**PASSAGE TO READ:**
--- Start ---

The neural network engine
The library is built around two abstract primitives: Layer and
NeuralNetwork. Every layer exposes a forward_propagate() and a
backward_propagate() method, which makes adding new layer types
straightforward. The two concrete implementations are FullyConnectedLayer
and ActivationLayer.
Weight initialisation
Weights are initialised with Xavier/Glorot uniform initialisation — the random bound is
set to 1 / sqrt(input_size + output_size). This keeps the variance of
activations roughly constant across layers at the start of training, which matters
especially for deep networks with saturating activations like tanh.
Forward and backward pass
The forward pass through a fully connected layer is a single matrix multiply plus a bias:
def forward_propagate(self, input_data):
self.input = input_data
self.output = (input_data @ self.weights) + self.bias
return self.output
The backward pass computes three quantities using the chain rule: the error to propagate upstream, the weight gradient, and the bias gradient. All three are derived from the output error passed in from the layer above:
input_error = output_error @ self.weights.T
weights_error = self.input.T @ output_error
self.weights -= learning_rate * weights_error
self.bias -= learning_rate * np.mean(output_error, axis=0)

--- End ---

**MATERIAL:**
--- Start ---

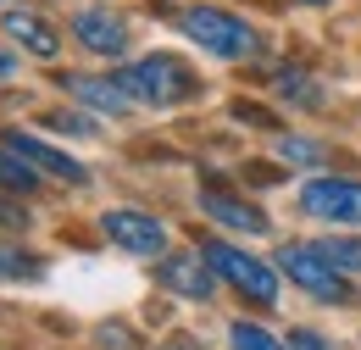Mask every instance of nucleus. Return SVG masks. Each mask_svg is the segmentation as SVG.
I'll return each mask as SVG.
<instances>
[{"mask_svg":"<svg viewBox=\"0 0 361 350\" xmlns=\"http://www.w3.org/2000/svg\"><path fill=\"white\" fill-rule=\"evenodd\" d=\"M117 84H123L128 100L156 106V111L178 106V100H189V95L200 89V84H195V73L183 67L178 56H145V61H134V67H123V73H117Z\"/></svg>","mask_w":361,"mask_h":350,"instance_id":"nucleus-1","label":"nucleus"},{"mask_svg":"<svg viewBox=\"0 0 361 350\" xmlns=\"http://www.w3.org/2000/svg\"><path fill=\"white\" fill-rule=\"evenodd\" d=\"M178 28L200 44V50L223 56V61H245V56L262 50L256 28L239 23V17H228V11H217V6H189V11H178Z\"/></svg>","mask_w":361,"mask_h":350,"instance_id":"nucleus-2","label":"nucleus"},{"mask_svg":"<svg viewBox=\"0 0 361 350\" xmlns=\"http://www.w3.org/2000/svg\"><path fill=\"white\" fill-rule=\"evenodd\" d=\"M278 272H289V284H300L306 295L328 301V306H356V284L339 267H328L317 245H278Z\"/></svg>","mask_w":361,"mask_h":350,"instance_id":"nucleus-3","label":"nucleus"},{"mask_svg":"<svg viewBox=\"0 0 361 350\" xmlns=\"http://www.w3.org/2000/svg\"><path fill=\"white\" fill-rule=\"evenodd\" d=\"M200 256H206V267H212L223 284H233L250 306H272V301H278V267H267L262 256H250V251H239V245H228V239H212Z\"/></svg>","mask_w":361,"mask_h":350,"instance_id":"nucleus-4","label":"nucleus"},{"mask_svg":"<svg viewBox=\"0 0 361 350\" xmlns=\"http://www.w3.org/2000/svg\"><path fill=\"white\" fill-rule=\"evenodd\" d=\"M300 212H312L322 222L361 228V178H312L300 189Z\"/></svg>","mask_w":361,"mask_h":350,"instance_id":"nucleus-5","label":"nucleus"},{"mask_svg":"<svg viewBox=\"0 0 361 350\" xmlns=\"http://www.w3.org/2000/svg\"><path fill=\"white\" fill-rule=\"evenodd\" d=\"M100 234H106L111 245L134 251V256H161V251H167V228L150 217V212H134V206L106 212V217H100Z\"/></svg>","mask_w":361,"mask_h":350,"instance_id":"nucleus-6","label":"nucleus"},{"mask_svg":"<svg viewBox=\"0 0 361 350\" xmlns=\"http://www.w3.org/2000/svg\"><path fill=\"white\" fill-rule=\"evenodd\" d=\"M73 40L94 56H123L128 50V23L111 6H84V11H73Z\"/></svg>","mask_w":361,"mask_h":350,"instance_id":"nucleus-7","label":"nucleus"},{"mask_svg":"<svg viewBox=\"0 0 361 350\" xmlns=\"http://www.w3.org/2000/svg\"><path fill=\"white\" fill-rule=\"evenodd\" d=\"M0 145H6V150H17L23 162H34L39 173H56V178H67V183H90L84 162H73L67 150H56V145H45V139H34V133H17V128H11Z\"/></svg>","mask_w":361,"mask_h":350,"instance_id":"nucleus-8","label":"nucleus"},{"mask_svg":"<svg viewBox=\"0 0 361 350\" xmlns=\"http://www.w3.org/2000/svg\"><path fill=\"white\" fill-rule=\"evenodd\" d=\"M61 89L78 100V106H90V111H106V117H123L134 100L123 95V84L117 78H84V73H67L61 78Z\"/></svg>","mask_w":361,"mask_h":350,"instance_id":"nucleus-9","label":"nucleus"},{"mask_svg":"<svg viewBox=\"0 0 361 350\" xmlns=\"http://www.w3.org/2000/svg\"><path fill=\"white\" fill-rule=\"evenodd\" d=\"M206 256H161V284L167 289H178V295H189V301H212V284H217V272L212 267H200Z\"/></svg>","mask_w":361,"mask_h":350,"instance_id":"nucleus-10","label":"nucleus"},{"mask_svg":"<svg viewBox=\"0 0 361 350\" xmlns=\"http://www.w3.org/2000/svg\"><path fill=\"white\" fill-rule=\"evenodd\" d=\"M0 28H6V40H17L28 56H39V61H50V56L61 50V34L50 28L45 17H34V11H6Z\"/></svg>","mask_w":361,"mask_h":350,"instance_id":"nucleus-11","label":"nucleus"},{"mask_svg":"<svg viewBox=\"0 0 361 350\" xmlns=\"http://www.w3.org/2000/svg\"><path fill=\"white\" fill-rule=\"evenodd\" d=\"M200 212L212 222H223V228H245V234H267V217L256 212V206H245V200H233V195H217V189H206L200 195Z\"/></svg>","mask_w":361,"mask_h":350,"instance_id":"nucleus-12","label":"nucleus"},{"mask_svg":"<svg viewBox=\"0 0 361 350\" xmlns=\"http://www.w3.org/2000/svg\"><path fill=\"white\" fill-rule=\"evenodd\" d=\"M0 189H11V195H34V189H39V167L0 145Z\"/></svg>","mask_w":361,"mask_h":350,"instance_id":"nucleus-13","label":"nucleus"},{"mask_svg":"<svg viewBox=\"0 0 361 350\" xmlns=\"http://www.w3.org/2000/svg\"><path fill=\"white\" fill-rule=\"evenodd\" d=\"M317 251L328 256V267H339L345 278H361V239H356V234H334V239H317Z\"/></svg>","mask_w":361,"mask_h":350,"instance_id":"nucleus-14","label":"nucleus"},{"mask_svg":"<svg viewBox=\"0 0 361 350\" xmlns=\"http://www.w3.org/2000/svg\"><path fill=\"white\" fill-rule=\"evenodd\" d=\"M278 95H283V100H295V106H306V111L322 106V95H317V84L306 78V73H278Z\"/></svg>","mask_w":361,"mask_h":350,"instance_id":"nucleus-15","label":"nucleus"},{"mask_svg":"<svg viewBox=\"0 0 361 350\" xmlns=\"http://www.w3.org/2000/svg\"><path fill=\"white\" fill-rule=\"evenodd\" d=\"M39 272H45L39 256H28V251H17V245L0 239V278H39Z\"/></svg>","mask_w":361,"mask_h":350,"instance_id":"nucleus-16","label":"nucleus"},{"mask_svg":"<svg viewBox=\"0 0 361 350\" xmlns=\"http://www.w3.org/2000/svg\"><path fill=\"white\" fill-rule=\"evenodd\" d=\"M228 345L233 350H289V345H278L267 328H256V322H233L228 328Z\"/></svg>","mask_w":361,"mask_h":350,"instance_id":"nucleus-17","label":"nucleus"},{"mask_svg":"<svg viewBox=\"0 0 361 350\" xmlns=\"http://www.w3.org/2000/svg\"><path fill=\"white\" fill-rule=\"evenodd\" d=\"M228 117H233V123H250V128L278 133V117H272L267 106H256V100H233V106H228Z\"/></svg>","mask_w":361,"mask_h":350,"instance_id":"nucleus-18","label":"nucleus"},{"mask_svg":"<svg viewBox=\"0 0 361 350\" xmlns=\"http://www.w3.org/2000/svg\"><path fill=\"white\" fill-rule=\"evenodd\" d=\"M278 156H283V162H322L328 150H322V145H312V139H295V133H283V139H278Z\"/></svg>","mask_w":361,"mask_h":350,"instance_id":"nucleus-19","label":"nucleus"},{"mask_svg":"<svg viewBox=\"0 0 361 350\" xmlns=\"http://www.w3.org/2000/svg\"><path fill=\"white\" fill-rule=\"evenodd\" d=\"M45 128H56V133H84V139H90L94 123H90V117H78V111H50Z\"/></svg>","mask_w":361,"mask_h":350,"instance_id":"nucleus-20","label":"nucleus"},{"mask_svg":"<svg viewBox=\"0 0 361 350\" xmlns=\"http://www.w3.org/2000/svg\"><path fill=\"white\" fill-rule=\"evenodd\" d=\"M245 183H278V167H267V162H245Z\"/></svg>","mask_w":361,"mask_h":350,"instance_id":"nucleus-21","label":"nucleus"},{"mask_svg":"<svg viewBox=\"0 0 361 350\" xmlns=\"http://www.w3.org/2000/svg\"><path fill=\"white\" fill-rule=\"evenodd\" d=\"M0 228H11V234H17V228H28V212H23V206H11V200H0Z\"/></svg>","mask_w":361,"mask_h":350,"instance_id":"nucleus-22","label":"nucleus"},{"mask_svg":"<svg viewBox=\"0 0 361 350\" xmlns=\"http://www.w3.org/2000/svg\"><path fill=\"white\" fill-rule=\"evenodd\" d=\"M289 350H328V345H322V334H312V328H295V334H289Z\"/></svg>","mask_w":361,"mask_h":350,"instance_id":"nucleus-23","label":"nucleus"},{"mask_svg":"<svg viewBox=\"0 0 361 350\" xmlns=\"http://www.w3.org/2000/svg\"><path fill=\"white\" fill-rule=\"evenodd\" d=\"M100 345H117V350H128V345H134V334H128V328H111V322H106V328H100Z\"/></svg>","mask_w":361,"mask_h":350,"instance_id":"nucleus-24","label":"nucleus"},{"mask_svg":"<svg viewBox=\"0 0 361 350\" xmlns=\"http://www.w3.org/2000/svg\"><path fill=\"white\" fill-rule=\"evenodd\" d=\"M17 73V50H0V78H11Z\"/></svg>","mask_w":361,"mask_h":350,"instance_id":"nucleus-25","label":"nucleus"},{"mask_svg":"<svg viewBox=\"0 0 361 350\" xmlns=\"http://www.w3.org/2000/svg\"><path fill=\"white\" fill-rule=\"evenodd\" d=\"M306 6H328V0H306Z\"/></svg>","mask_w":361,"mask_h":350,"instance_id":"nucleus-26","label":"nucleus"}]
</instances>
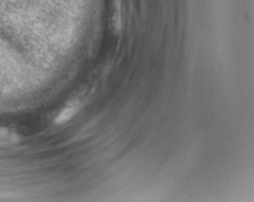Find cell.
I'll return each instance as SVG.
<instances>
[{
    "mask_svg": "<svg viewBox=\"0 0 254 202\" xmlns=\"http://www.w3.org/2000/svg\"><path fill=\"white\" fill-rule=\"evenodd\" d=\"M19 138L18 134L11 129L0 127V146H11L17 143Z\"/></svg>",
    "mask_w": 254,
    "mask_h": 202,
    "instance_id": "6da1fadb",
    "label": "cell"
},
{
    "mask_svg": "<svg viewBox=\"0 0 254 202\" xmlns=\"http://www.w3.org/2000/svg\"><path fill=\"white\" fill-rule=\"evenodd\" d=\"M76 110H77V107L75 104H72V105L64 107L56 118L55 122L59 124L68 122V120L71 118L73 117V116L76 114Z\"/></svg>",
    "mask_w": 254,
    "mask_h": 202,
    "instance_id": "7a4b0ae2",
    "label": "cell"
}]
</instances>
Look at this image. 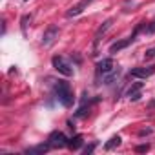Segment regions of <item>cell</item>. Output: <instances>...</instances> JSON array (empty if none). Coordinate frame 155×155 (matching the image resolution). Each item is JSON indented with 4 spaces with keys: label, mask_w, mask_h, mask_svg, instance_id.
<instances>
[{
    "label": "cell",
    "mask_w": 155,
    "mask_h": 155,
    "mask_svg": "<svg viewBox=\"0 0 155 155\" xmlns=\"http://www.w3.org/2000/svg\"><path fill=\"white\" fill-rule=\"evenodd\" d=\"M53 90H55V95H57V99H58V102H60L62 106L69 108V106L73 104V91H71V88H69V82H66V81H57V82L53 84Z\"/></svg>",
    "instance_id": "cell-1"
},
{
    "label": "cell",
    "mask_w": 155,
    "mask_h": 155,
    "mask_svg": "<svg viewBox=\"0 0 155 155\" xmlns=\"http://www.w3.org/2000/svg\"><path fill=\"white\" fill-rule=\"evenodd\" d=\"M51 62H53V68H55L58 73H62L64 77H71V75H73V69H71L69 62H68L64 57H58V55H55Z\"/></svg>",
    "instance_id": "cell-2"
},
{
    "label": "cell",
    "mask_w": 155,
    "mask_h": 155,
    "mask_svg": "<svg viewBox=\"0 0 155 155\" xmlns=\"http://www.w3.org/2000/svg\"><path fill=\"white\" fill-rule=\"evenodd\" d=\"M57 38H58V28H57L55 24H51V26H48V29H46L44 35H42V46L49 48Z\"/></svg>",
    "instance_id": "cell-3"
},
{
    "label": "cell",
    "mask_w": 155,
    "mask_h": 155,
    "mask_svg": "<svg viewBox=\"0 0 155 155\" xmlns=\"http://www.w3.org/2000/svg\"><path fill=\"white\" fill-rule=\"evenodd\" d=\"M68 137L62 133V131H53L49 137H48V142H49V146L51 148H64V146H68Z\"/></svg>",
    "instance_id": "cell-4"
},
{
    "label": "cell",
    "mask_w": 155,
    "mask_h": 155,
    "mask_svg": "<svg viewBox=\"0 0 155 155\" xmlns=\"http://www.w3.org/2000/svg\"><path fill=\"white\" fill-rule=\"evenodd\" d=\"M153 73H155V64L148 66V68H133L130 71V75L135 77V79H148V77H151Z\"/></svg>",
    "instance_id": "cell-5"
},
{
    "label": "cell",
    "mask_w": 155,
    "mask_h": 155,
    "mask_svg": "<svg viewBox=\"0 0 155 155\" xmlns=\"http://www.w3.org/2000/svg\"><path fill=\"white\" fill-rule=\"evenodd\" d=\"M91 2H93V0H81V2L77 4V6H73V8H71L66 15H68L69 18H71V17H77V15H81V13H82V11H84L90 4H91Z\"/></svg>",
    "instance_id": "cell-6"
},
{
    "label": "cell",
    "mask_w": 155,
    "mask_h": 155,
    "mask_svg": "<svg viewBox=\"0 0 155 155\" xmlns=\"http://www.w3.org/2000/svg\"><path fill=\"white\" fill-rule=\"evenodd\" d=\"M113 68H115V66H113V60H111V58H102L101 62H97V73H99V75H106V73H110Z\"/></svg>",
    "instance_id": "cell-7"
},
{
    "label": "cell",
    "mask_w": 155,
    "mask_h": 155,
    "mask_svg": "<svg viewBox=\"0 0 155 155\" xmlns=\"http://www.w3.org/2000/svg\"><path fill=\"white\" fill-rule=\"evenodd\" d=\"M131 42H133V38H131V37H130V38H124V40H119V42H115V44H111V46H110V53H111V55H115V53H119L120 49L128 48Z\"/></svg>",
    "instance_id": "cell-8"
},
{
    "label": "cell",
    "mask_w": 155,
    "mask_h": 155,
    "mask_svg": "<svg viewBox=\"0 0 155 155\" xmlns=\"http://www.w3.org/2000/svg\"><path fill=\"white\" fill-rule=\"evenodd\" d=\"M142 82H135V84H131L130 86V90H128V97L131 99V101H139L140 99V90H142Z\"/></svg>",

--- End ---

**PROMPT 1:**
Extract everything in the neural network engine write-up from "The neural network" down to "and ActivationLayer.".
**PROMPT 2:**
In the neural network engine write-up, condense the paragraph beginning "Weights are initialised with Xavier/Glorot" while keeping its main facts.
**PROMPT 3:**
Proceed with the neural network engine write-up, starting after its last line.

**FINAL RESULT 1:**
The neural network engine
The library is built around two abstract primitives: Layer and
NeuralNetwork. Every layer exposes a forward_propagate() and a
backward_propagate() method, which makes adding new layer types
straightforward. The two concrete implementations are FullyConnectedLayer
and ActivationLayer.

**FINAL RESULT 2:**
Weights use Xavier/Glorot uniform initialization, with the random bound set to 1 / sqrt(input_size + output_size). This keeps activation variance roughly constant across layers when training begins, which matters most for deep networks with saturating activations such as tanh.

**FINAL RESULT 3:**
The activation layer wraps a function and its analytic derivative. Tanh is the only
activation used throughout the project — its derivative, 1 - tanh(x)², is
computed inline during backprop.
Training loop
NeuralNetwork.train() supports both sequential and random mini-batch
sampling. For each batch, it performs a full forward pass over all layers, computes the
MSE loss and its derivative, then walks the layer list in reverse to propagate gradients.
The cost function and its derivative are injected at construction time, keeping the
network decoupled from any specific loss.
# Building a network with a fluent interface
net = (NeuralNetwork(*CostFunctions.use_mse())
.add_layer(FullyConnectedLayer(784, 100))
.add_layer(ActivationLayer(*ActivationFunctions.use_tanh()))
.add_layer(FullyConnectedLayer(100, 50))
.add_layer(ActivationLayer(*ActivationFunctions.use_tanh()))
.add_layer(FullyConnectedLayer(50, 10))
.add_layer(ActivationLayer(*ActivationFunctions.use_tanh())))
Serialisation
Trained networks are saved to disk as a folder of .npy weight files plus a
config.json that records layer types and activation IDs. Loading
reconstructs the full network from those files, making the format human-readable and
independent of any pickle-based serialisation.
Supervised baseline: MNIST digit classification
Before moving to reinforcement learning I validated the engine on MNIST. A 784→100→50→10 network (all tanh, MSE loss) was trained for one epoch with a batch size of 500 and a learning rate of 0.2. The network reaches solid accuracy on the training set, confirming that the forward pass, backward pass, and weight update are all correct.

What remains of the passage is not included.